Adesa had been a public company until a group of private investors acquired it in December 2006 for $3.7 billion and took it private. The buyers were Kelso & Co.; GS Capital Partners, an affiliate of Goldman Sachs; ValueAct Capital and Parthenon Capital.

It’s not unusual for private investors to take a company public again in an effort to get a return on their investment, said David Millard, chairman of the business department at Indianapolis-based law firm Barnes & Thornburg LLP.

“Your only chance of liquidity is a sale or a public offering,” he said. “As you go into the IPO process, you’re constantly weighing that.” New York-based Goldman Sachs & Co. is serving as the underwriter of KAR’s proposed IPO. Its timing depends upon several factors, including market conditions, the company said.

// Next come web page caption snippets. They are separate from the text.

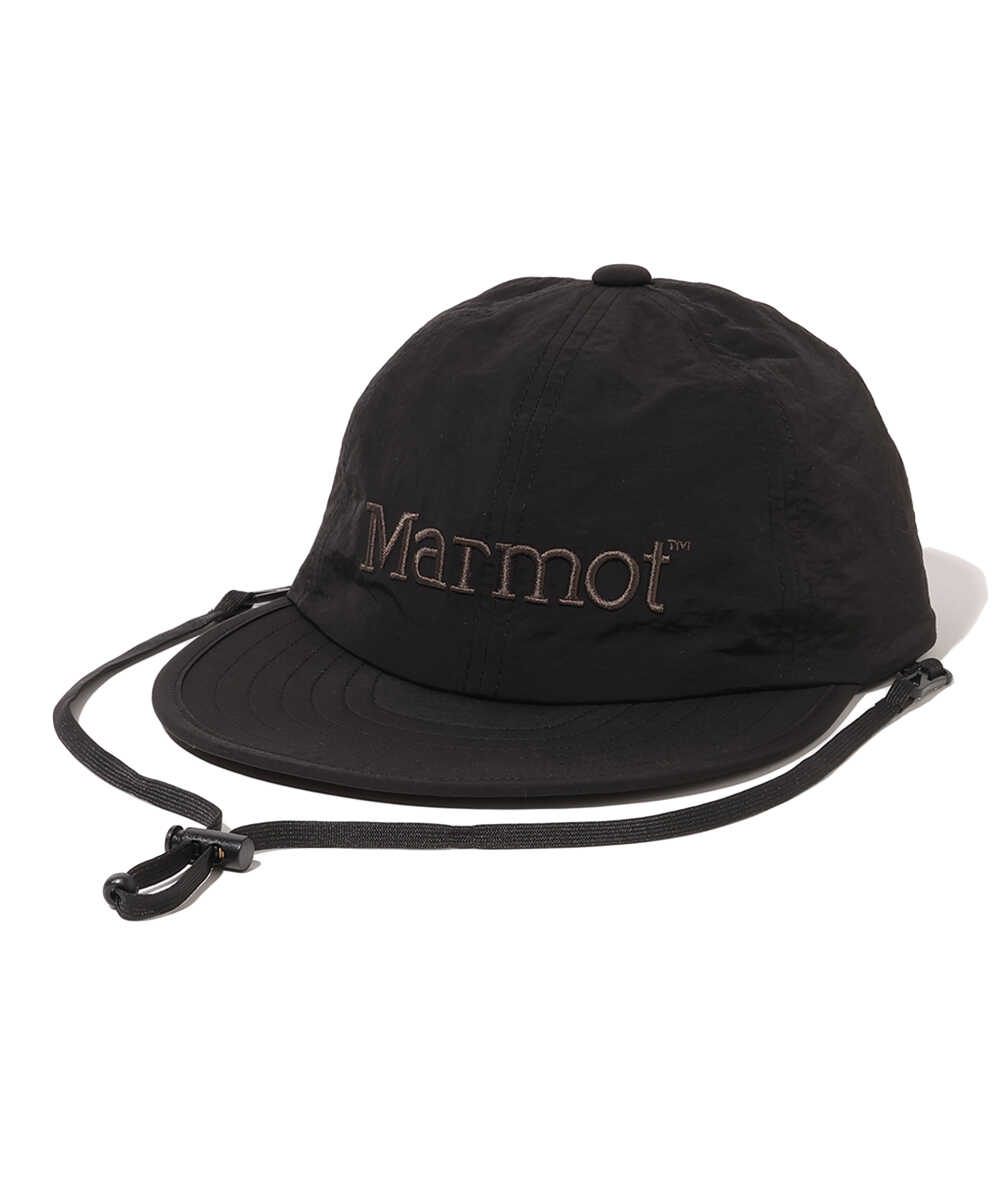 ロングビルキャップ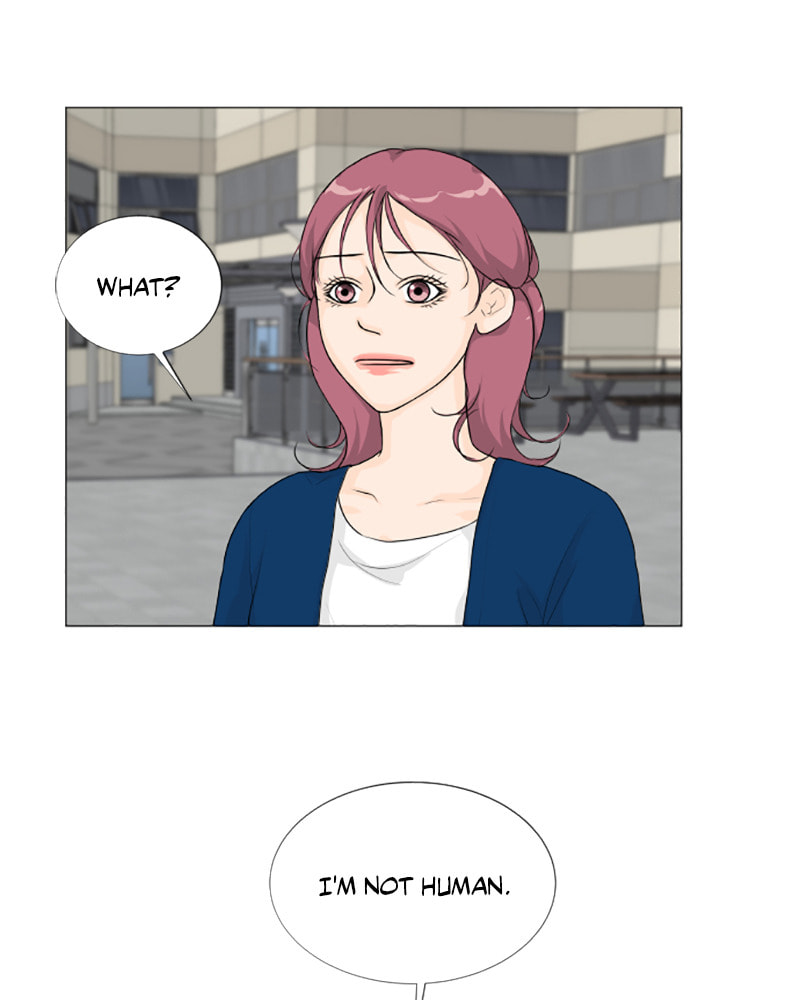 Read Half-Ghost chapter 17 image 38 on Lezhin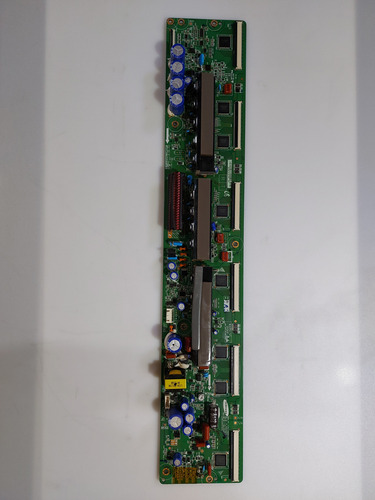 Placa Y-sus Samsung Pl51f4500ag Lj41-10314b Lj92-01940a (Usado)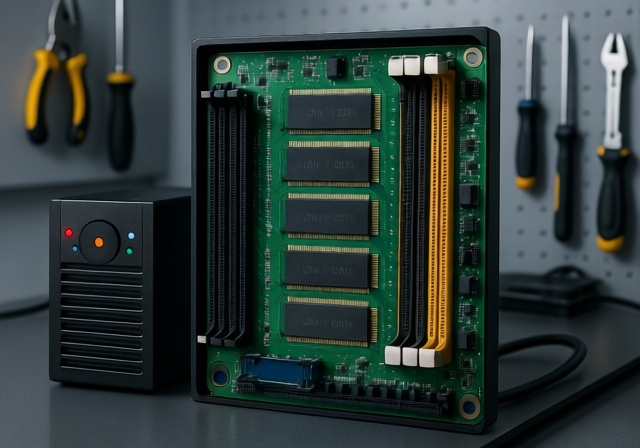 PC Beeping Sound at Startup? Fix It in 2025 (Complete Guide) - Ofzen & Computing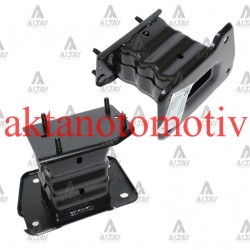 TAMPON DESTEK DEMİRİ QASHQAI ÖN 14-17 SOL TAMPON DESTEK DEMİRİ QASHQAI ÖN 14-17 SOL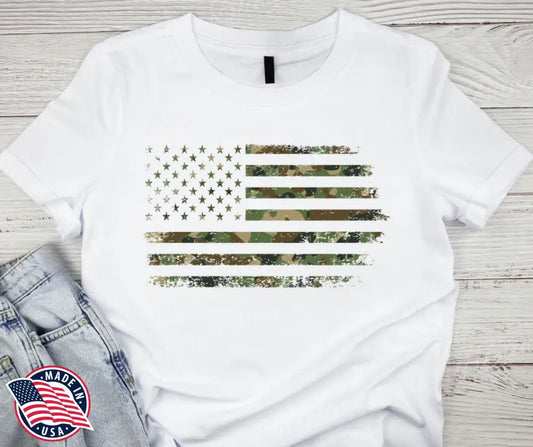 Camo America – Multi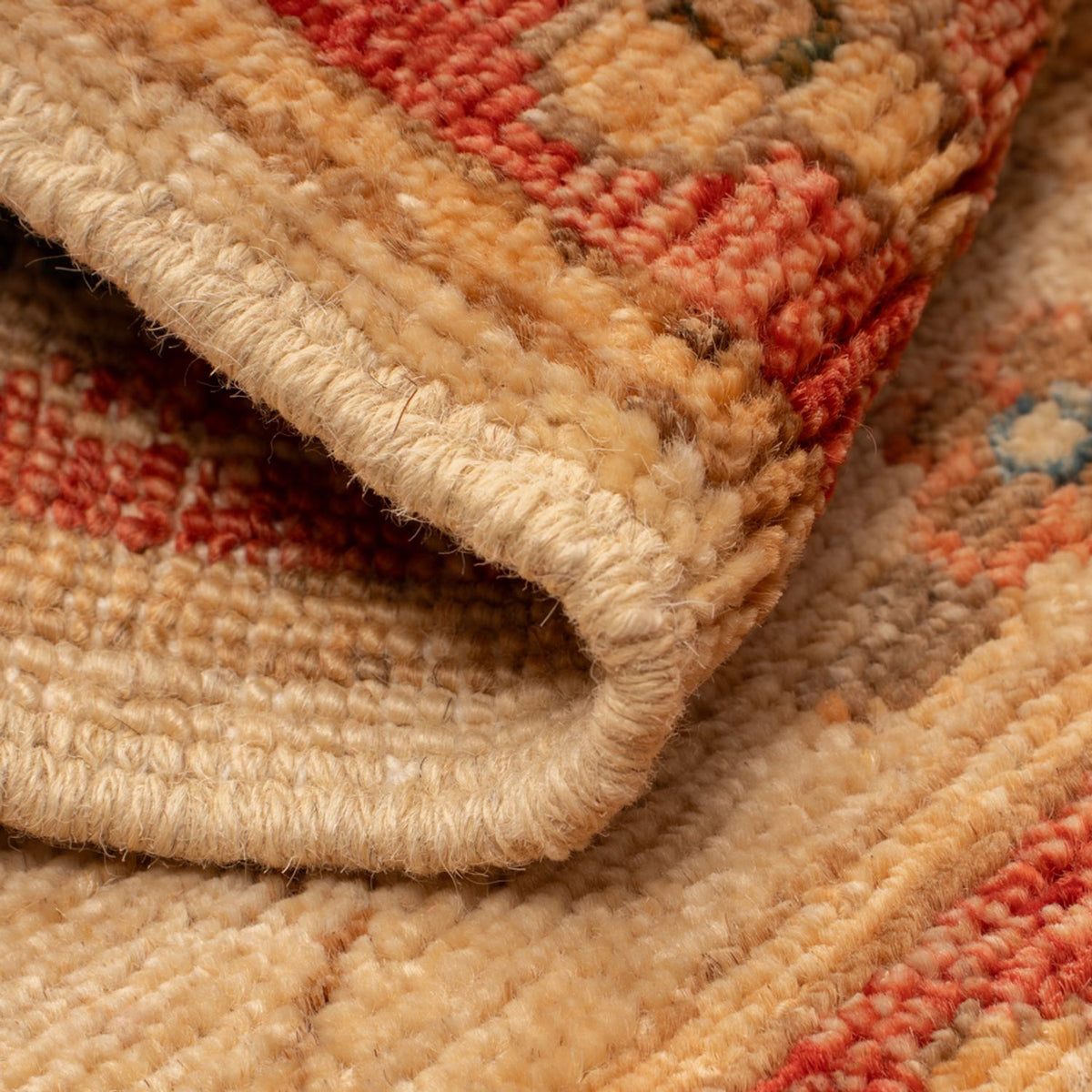 Ziegler Rug - 68 x 51 cm - beige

Calls to Adesa seeking comment on the proposed IPO were not returned this morning.

The market swoon that started last year already has prompted two area companies to put their aspirations of going public on hold.

ExactTarget had laid out plans in December 2007 for an $86 million offering to grow its e-mail marketing software business. Market conditions soured in 2008, leaving the offering in limbo. About the same time, Aprimo Inc., a maker of marketing software, unveiled plans for a $50 million IPO. It also pulled the offering last year because of poor market conditions and instead raised $15 million in a private offering.

If Adesa goes through with its IPO, it would be the first Indianapolis-area company to go public since HHGregg Inc. in 2007. Although signs of a market thaw are beginning to emerge, 2009 still has been a pretty anemic year for the U.S. IPO market. As of August, the value of U.S.-listed IPOs stood at about $5 billion—a far cry from the $30 billion of initial public offerings sold last year, according to New York-based data tracker Dealogic.

But the one bit of positive news has been the market for technology IPOs. Through August, nine technology companies have raised a combined $1.8 billion through initial public offerings—a 133-percent increase from last year, according to Dealogic.

Millard at Barnes & Thornburg agreed there are signs that the IPO market may be on the upswing.

“Very clearly the IPO window is either open or opening,” he said. “So I think we’re going to see a rash of IPOs, because there were a lot of companies that were preparing to go public before the market crashed.”

Adesa was founded in 1989 to auction trade-ins from car dealers and went public three years later. It was bought in 1995 by Minnesota Power & Light, which spun Adesa off into its own publicly traded company in 2004. Investors took the company private two years later.

Meanwhile, Adesa President James Hallett was fired in 2005 but returned as CEO of auction operations in 2007. Adesa’s 62 used-vehicle auction sites transport and recondition cars and handle the paperwork. Its 87 Automotive Finance Corp. outlets finance dealer purchases at auction. Its 152 Insurance Auto Auctions sites auction salvaged cars—typically wrecks that are purchased for their parts.

The operations employ 13,000 in North America, including more than 300 at the Carmel headquarters.